Cue was a follow up work from the following year after Sayuri's completion, and forgoes most of the heavy relationship themes for a story about acting and the theater. The story of a pair of middle school students who become involved in a tiny local theater troupe that gains notoriety when the lead actor is rumored to be a former rising film star who mysteriously cut his career short years before, Cue proves in the aftermath of Sayuri 1-go that Murakami is indeed an expert of pacing and story hooks. Cue also improves on Sayuri's frankly crude art. However, as I'm not particularly enthusiastic about theater acting, and given some developments and themes that I thought were stretching given the short length of the series, it didn't quite hook me as well as its predecessor. The best surprise is actually a four-chapter miniseries, "Junsui Age-Kojo," added to the end of the final volume, that combined the punchy pace and characterization of a one-shot with a pleasing extra length.

Takemitsu-zamurai 1-5 - Issei Eifuku & Taiyo Matsumoto

It's no secret that I am an unabashed fanboy of Taiyo Matsumoto, but even I was a bit nonplussed when Takemitsu-zamurai first appeared. His first major series after the conclusion of Number Five, Matsumoto joins forces with an old college friend, using Issei Eifuku's manuscript as the basis for this manga. Initially I pretty much slept on this manga -- despite the fact that I bought each volume as it came out, I largely forget the details of the story by the time the next one came around. But after finishing Vols 4-5 back-to-back, I feel confident in saying that once again, Matsumoto's doing one of the best things running in manga today.

Eifuku's story borrows a common theme of many contemporary tales of the samurai era: the deadly killer, harrowed by the slaughter he has committed and the incredible power of his blade, hides in a peaceful town and attempts to live a quiet life far removed from violence. If, like me, you immediately think, "That sounds like Rurouni Kenshin," you'd be correct, but the similarities stop right there. Unlike Nobuhiro Watsuki's cartoonish saga of videogame battles and shonen tropes, Issei Eifuku's tale is literary, poetic, and wrung through the pen of the most powerful artist in Japan. When last we had seen Matsumoto, he'd reached the apex of his "realistic period" encompassing Ping Pong and Number Five, when the crude but vivid chaos of Hanaotoko and Tekkon Kinkreet had given way to sharper detail and greater kinesis. When Number Five had concluded, you might have wondered how he could top the sheer weight of that work, and his answer was simple: don't attempt to top it, just reinvent and do something else.

:::

PROBLEM - Translate this sentence from the manga review into Spanish: "Cue also improves on Sayuri's frankly crude art." The records that come next have no connection to the manga review.

(Recorded data)
:::

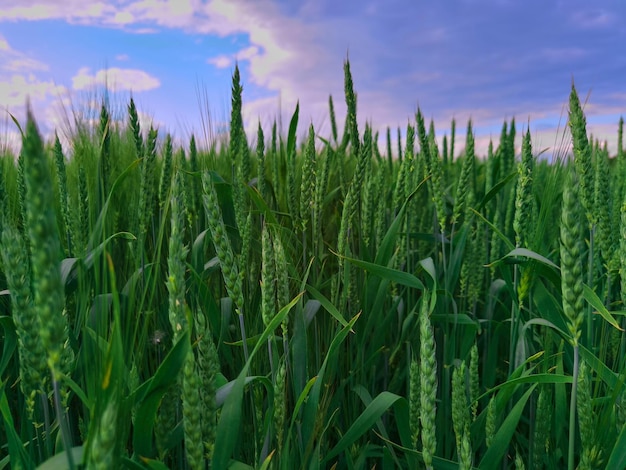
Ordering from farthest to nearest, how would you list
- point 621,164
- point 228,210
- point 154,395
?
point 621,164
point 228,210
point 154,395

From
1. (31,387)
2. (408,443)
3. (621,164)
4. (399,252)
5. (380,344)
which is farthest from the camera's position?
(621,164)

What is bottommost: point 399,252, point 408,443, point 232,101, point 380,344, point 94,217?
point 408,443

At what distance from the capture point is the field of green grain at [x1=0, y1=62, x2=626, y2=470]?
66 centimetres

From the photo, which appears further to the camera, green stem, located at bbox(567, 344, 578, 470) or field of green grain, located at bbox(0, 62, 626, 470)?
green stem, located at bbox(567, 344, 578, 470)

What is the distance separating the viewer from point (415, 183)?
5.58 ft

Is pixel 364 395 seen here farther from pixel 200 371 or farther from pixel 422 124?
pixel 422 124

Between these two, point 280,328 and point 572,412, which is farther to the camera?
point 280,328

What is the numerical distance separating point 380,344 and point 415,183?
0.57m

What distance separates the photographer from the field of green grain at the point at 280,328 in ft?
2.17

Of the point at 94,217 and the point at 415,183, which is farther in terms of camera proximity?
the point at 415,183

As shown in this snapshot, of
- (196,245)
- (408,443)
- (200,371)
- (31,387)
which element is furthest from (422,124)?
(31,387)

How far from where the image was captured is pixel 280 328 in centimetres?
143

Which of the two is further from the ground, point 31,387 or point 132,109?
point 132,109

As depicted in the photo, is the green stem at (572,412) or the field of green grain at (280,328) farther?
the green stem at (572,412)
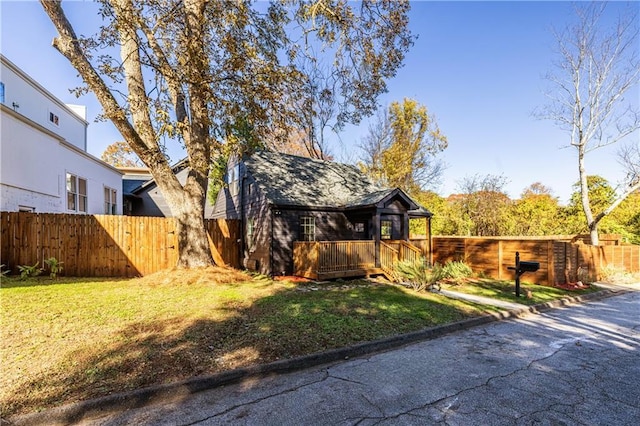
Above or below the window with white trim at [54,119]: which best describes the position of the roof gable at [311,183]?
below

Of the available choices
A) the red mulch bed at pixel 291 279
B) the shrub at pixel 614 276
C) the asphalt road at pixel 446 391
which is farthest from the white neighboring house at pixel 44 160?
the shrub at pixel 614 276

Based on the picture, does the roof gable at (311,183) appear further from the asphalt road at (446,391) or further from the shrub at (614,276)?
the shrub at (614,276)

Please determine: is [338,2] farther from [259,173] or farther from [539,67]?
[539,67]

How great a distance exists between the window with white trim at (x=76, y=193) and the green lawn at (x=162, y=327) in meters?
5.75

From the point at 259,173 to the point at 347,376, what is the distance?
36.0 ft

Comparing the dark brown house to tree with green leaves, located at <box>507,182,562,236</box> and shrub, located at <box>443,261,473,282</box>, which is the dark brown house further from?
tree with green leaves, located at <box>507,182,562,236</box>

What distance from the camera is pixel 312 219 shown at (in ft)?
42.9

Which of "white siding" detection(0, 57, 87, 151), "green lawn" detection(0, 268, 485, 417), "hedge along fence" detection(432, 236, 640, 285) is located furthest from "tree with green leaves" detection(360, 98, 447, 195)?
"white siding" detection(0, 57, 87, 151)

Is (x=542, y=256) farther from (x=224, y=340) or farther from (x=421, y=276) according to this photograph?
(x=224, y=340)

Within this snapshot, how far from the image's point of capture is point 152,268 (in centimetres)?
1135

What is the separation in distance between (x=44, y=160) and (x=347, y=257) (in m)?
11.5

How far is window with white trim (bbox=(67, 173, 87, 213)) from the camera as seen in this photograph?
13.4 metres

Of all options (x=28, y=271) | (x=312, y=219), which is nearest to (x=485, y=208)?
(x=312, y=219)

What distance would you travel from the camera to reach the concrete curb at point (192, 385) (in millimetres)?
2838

:::

ANSWER IN FULL - Cue también mejora el arte, francamente tosco, de Sayuri.